Jovan Šarčević

Personal information
- Full name: Jovan Šarčević
- Date of birth: 7 January 1966
- Place of birth: Zrenjanin, SFR Yugoslavia
- Date of death: 26 November 2015 (aged 49)
- Place of death: Kuwait City, Kuwait
- Height: 1.91 m (6 ft 3 in)
- Position: Defender

Senior career*
- Years: Team / Apps / (Gls)
- 1985–1991: Proleter Zrenjanin / 110 / (9)
- 1991–1993: Vojvodina / 48 / (2)
- 1993–1994: Proleter Zrenjanin / 27 / (2)
- 1994–1995: LG Cheetahs / 31 / (1)
- 1996–1999: Spartak Subotica / 50 / (8)
- 2000–2004: Budućnost Banatski Dvor / 95 / (33)

Managerial career
- 2008-2013: Vojvodina (academy)

= Jovan Šarčević =

Serbian footballer (1966–2015)

Jovan Šarčević (Serbian Cyrillic: Јован Шарчевић; January 7, 1966 – November 26, 2015) was a Serbian football player.

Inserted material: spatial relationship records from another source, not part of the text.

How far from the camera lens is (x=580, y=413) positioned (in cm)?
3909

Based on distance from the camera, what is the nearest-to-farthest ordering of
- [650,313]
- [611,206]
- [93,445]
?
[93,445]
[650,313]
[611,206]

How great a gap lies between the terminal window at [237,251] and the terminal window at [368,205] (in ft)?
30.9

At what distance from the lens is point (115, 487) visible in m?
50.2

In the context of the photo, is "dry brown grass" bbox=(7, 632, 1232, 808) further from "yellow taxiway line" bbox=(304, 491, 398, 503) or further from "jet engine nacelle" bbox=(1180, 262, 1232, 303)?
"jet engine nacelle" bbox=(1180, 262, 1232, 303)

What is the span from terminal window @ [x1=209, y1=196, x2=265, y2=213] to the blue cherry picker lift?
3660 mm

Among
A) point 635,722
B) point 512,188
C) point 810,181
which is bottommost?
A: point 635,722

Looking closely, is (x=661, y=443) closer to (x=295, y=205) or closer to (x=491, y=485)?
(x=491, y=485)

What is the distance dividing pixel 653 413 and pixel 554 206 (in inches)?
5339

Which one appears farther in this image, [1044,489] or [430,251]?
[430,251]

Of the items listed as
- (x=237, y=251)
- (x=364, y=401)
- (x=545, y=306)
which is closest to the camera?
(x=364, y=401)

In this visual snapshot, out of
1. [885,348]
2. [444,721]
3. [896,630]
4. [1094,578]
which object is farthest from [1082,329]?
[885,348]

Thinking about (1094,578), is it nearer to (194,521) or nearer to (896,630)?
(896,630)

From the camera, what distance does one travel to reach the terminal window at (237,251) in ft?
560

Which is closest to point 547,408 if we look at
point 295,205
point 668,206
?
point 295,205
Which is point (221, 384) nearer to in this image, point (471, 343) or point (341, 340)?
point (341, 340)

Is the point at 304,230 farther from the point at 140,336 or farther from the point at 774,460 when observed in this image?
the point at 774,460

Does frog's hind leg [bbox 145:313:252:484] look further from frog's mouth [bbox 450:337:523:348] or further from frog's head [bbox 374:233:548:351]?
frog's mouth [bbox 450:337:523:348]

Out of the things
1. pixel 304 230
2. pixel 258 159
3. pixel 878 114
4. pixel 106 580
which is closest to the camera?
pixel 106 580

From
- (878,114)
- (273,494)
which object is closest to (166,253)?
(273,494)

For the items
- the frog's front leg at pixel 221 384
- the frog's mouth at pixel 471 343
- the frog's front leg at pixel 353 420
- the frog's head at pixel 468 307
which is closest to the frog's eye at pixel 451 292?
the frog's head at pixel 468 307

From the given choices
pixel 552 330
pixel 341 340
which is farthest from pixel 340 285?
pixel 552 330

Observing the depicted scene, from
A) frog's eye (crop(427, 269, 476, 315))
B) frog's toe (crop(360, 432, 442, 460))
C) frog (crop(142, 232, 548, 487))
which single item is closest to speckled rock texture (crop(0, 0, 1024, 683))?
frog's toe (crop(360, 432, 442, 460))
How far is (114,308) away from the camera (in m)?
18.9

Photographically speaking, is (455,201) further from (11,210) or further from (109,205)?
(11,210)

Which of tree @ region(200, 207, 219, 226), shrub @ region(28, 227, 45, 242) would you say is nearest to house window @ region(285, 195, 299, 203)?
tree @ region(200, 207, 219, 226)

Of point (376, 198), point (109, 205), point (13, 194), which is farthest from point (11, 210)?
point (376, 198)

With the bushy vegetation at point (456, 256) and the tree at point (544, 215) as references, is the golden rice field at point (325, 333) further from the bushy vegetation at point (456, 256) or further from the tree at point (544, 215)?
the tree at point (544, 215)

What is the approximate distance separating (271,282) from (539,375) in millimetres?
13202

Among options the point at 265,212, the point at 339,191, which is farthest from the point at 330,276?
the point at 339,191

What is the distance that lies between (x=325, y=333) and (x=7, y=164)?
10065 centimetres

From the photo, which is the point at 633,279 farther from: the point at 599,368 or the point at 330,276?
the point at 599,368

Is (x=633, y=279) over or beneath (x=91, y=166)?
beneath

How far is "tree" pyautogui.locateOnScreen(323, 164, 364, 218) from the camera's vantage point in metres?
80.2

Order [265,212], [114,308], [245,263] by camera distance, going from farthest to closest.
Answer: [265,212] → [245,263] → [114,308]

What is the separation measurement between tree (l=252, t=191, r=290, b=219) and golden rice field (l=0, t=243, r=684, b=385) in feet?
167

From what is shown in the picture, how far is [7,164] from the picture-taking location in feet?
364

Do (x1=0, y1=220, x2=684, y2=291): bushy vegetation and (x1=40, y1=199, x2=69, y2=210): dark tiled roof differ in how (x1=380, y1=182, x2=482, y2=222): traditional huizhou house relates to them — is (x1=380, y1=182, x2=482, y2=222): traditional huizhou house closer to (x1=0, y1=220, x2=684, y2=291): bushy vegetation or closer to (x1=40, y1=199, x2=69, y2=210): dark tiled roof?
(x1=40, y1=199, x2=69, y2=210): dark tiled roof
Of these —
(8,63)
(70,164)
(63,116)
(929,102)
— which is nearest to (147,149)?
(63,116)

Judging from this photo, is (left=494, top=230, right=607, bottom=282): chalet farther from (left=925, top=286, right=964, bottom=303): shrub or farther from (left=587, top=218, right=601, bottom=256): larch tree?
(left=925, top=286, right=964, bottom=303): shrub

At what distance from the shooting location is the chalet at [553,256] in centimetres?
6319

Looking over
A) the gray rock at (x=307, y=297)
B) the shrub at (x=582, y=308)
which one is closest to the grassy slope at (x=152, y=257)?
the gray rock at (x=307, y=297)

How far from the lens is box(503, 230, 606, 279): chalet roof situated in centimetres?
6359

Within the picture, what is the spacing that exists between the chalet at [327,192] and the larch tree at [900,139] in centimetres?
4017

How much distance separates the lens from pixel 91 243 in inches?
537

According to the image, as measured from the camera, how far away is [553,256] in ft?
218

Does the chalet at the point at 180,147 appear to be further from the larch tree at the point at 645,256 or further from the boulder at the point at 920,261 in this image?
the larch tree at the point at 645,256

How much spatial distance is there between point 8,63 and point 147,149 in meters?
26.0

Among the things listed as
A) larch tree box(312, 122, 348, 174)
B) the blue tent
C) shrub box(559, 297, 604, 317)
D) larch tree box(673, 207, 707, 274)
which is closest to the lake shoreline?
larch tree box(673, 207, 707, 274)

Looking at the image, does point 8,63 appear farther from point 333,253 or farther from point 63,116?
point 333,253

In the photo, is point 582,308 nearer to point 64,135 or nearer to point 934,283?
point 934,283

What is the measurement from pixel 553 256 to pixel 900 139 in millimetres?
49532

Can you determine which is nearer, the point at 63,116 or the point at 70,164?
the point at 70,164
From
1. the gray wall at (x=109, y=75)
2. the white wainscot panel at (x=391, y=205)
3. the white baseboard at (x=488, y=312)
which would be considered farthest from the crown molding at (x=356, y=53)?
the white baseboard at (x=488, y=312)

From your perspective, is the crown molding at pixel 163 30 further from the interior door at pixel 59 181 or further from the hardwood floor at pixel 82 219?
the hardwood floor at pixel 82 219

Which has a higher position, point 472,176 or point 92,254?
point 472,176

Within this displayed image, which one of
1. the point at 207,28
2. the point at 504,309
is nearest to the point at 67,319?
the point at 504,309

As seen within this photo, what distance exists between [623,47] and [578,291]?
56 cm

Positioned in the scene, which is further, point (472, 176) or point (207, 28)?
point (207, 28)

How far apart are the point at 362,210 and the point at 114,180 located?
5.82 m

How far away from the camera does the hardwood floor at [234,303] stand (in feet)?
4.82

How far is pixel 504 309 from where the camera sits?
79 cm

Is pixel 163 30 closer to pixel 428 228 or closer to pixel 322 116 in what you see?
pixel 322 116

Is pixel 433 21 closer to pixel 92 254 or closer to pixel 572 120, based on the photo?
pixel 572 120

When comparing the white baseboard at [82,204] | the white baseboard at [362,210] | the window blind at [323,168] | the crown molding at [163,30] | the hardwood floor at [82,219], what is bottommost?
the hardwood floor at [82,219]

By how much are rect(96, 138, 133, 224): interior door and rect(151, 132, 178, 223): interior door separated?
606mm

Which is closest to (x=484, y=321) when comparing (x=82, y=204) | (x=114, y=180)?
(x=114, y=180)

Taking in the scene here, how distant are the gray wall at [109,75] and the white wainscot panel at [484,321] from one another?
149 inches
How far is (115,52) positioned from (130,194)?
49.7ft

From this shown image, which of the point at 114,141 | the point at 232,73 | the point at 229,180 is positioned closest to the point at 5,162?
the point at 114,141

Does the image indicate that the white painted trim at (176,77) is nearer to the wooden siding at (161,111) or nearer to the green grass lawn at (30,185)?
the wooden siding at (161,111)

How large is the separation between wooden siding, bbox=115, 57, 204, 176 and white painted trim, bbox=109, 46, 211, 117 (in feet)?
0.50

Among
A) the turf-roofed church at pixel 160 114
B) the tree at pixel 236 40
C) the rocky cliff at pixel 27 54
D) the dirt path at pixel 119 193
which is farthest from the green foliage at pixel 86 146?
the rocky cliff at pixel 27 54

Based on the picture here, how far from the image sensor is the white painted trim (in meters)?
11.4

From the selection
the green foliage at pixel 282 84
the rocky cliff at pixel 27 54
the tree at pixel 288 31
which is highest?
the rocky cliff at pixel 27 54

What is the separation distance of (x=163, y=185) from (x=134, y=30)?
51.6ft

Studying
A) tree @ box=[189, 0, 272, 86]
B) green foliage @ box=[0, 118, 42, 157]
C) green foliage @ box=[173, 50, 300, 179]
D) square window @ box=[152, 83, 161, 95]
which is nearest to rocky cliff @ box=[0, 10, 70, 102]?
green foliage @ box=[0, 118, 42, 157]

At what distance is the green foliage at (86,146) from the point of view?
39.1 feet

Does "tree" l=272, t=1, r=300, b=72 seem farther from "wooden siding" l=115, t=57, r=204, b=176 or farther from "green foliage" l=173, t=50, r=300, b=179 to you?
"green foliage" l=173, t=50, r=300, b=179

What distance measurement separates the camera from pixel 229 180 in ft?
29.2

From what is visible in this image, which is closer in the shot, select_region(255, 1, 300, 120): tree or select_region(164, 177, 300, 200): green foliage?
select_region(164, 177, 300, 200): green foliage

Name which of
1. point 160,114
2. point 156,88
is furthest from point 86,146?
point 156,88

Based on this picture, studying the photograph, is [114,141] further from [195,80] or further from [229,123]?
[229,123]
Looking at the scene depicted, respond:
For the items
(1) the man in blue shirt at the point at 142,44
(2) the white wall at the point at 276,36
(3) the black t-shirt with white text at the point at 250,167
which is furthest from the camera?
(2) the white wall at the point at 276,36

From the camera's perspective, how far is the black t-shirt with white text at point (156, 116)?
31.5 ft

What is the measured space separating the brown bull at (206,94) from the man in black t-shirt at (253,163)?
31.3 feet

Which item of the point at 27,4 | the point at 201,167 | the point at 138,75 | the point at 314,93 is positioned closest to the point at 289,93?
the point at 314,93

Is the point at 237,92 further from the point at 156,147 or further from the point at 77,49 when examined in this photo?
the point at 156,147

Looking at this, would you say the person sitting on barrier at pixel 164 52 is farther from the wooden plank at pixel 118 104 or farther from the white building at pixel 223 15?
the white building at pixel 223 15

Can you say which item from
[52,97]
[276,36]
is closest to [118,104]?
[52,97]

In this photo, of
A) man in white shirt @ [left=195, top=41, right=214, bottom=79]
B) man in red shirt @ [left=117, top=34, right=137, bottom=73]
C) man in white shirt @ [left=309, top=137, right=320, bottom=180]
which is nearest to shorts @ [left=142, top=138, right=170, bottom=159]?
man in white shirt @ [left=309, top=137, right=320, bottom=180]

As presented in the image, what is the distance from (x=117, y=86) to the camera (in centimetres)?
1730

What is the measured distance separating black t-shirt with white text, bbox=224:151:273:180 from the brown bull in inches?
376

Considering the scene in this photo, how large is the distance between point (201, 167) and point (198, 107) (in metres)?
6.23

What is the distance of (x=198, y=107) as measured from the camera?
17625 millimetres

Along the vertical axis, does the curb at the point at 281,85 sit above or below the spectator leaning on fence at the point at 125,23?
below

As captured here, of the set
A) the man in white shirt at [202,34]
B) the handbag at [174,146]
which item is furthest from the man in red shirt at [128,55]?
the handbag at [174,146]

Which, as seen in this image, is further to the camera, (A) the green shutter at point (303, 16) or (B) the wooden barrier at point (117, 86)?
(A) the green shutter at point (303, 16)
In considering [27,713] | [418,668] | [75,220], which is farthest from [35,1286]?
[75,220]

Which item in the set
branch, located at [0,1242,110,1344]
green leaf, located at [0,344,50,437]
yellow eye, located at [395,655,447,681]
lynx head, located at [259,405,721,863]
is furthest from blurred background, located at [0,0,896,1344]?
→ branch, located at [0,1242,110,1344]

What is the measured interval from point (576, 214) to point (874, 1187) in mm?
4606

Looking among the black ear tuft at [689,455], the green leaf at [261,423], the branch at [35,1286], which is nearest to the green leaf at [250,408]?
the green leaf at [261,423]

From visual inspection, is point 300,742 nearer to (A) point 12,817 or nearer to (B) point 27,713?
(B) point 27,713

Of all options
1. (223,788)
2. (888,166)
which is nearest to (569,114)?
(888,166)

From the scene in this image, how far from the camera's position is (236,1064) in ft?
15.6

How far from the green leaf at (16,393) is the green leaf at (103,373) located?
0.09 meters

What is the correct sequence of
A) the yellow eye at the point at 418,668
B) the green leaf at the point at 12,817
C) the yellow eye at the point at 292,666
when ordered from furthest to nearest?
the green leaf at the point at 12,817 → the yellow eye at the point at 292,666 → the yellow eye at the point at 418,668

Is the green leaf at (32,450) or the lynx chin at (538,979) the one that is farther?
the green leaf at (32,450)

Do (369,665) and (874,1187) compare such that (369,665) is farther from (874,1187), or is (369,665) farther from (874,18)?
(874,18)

He died on November 26, 2015, in Kuwait City.

==Club career==
Šarčević started his career with Proleter Zrenjanin in 1985, where he stayed until 1991 and played a total of 137 official matches in all competitions. He later played for FC Seoul (then known as the LG Cheetahs) of the South Korean K League between 1994 and 1995, making a total of 35 appearances in all competitions. He had a trial with Pusan I'cons at the end of 1999, but failed to join the club.

He later worked as a youth coach at Vojvodina.